United States v. Freeman Taylor, United States of America v. Homer L. Demoss

MARTIN, Circuit Judge

(dissenting).

I would affirm the judgments in these consolidated cases. In my opinion, United States District Judge Boyd correctly found upon the facts in evidence that, in operating the Army airplane for training purposes, the Lieutenant in command and the other members of the aircraft crew at the time of the crash were acting in their line of duty and within the general scope of their employment as officers and enlisted men of the United States Air Force.

Under Tennessee law, as well as the law generally, the mere fact that an employee is acting in disobedience of orders or instructions given him by his employer does not preclude a finding that he was acting within the scope of his employment. The officers and crew of the airplane were duly authorized to take off and use the airplane on a training flight.

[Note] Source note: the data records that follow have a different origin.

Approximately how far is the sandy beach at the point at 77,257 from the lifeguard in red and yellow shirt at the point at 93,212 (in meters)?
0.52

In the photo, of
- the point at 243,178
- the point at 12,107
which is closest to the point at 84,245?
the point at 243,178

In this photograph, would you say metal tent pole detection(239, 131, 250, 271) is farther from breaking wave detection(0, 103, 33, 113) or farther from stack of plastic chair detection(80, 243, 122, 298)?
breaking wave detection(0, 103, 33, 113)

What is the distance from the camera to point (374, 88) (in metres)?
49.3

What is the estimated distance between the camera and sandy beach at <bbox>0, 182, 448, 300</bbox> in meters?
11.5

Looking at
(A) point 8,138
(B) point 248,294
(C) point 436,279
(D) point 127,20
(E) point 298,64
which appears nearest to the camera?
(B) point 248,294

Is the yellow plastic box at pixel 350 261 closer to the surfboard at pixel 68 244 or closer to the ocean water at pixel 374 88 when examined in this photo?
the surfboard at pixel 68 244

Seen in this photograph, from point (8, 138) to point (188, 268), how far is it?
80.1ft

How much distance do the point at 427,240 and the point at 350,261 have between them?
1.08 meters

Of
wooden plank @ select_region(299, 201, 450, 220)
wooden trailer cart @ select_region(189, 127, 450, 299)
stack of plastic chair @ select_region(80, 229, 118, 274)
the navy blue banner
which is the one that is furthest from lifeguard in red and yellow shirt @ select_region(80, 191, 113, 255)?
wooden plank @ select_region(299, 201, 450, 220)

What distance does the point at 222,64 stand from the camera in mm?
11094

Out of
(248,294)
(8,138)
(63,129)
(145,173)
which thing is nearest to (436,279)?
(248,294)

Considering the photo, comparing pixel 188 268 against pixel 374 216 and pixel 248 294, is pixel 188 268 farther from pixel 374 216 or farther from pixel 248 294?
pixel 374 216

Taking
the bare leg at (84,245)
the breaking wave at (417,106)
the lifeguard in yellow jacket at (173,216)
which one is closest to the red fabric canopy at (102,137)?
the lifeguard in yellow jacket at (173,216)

Their orders directed them to fly for six hours in a prescribed flying area and to perform various training operations.

The plane delivered to the men carried an eight-hour supply of gasoline. It was equipped with radio for communication with the Air Base. The prescribed local flying area was within a radius of some 85 miles from the Air Base. The plane remained in the local flying area for a time and made, as ordered, one simulated landing and take off. However, it departed from the local flying area by approximately 190 miles and made two low passes over the town of Huntingdon, Tennessee. This deviation was in disobedience of orders and in violation of regulations.

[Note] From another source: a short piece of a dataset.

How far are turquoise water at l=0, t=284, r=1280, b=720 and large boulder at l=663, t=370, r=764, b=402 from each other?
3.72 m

On the second pass over the courthouse at Huntingdon, the aircraft began to disintegrate; the gasoline streaming from it was ignited; and the plane crashed and burned in a field some one-half or three-fourths of a mile from the courthouse. All its crew members were killed.

Appellees, who were working in a garden nearby, were severely injured by burning gasoline which fell from the plane. Their injuries were admittedly directly and proximately due to the negligence of the occupants of the Army plane.

The controlling clause of the Federal Tort Claims Act, 28 U.S.C.A., § 1346(b), provides for recovery of damages caused to anyone “by the negligent or wrongful act or omission of any employee of the Government while acting within the scope of his office or employment, under circumstances where the United States, if a private person, would be liable to the claimant in accordance with the law of the place where the act or omission occurred.” The Tennessee law is, therefore, the governing law of the case.

Fundamentally, the majority opinion applies the doctrine of deviation in master and servant cases relating to the operation of automobiles. In my judgment, the analogy is not a true one and its use is an unjustifiable extension of the case-law system beyond its proper confines. An airplane is operated in defiance of the laws of gravity and is a far more dangerous instrumentality than is an automobile. To afford earth-dwellers no compensatory protection from falling airplanes, negligently operated, merely because the doctrine of deviation is accepted in Tennessee as a defense in automobile damage suits, sets a dangerous precedent which in my view is not required, either in logic or under Tennessee law.

In the instant case, the negligent operators of the airplane were put in possession of the plane and were flying it in the line of their duty as trainees. The Government, being under the statute in the position of “a private person,” should *656be held to the same accountability, as ■would be a commercial airline. I consider that there is no binding Tennessee precedent compelling the decision which the majority has reached; and that this court is free to apply its Own independent reasoning to -reach the substantial justice of the case, which I think supports the judgments awarded the .injured persons.